September 14, 2004

tenure as defense

I learned something interesting today - A reasonable interpretation of the history of the development of tenure in the US is that is was a defensive reaction to a percieved threat during the time that disciplines and departments were evolving. During that time a layer of administration was developing beween faculty and the president of the university. And it was during this period of rapid evolution and growth that the American Association of University Professors (f. 1915) was formed.

Aside
These comments are reactions to reading Chapter 1 of Geiger's To Advance Knowledge and looking at the American Association of University Professors (AAUP) website; especially the Committee A page.
End


The percieved threat was that as universities grew and departments evolved, the legitimate sphere of faculty authority no longer encompassed the entire academic enterprise but became limited to a specific and restricted subset of that enterprise. On top of this, the primary concern of the leadership became the business of running the university rather than the intellectual affairs of its faculty and students.

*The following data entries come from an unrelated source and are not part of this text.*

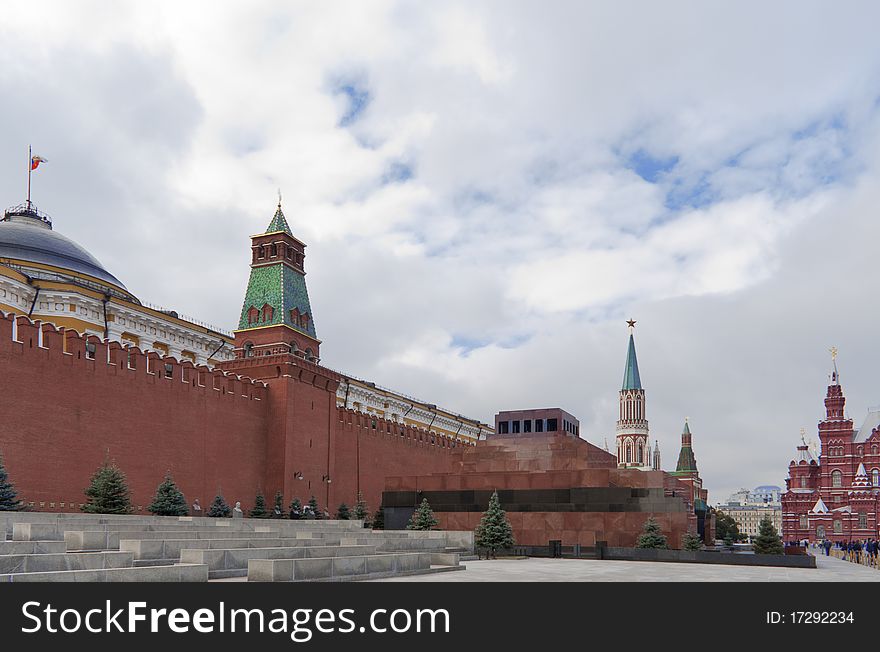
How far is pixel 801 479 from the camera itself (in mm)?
71875

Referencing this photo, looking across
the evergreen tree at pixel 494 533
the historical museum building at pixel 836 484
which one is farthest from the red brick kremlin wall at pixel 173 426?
the historical museum building at pixel 836 484

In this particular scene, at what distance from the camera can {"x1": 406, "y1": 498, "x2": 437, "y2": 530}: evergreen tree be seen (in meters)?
28.5

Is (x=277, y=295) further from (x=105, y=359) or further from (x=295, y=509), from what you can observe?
(x=105, y=359)

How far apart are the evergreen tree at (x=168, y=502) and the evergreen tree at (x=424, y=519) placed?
24.4 ft

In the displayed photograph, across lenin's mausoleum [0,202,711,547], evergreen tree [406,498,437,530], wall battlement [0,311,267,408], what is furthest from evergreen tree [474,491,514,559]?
wall battlement [0,311,267,408]

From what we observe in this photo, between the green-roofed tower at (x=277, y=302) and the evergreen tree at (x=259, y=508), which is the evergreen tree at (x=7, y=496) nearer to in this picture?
the evergreen tree at (x=259, y=508)

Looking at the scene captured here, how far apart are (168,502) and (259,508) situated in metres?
6.07

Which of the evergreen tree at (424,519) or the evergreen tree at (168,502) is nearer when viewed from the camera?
the evergreen tree at (168,502)

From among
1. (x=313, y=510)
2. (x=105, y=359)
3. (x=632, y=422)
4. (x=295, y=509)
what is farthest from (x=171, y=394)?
(x=632, y=422)

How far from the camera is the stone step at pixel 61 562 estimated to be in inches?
394

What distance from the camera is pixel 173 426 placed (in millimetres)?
30172
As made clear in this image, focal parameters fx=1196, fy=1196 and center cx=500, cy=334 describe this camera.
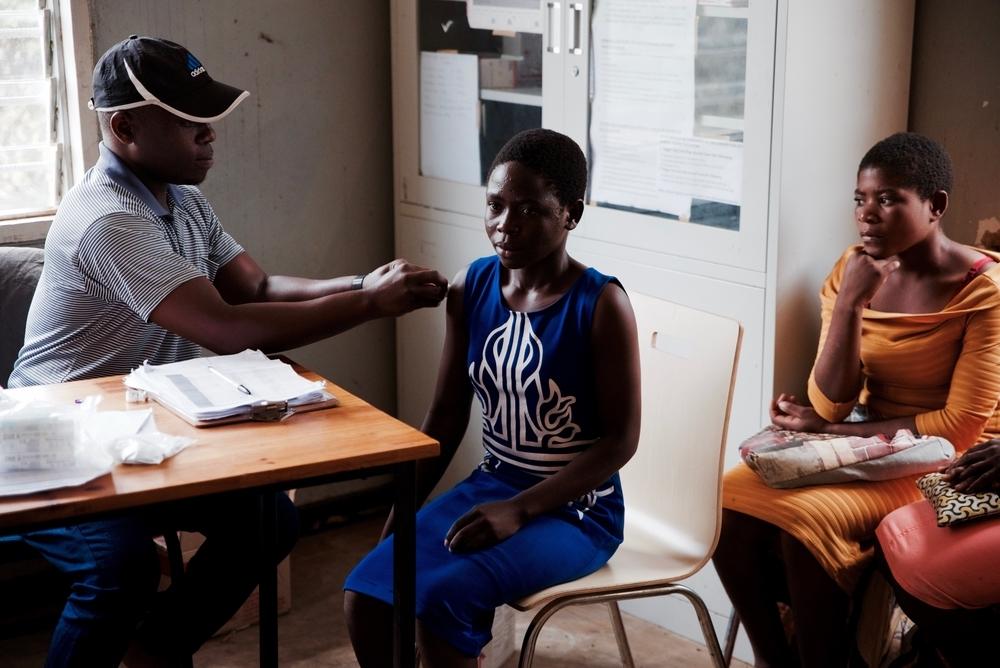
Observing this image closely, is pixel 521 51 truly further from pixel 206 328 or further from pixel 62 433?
pixel 62 433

My interpretation of tenure as defense then is that, in the US at least, it was invented to insulate faculty from the increasingly foriegn, and hence unpredictable (irrational?), actions of the administration. This is plainly an interpretation on my part. The AAUP, which is clearly the professional body at the center of the discussion and adjudication with respect to tenure, has as its mission the advancement of academic freedom. While state positively there is something adversarial to the tone of the AAUP's rhetoric that suggests that academic freedom needs to be protected.

This may indeed be the case; one of our founding folks (Jefferson probably) noted that, "Eternal vigalence is the price of freedom" None the less, I find it fascinating that one of the cornerstones of academia could have its roots in an adversarial move on the part of faculty and that, if this interpretation holds, tenure codifies the traditional tension between faculty and administrators in the research university.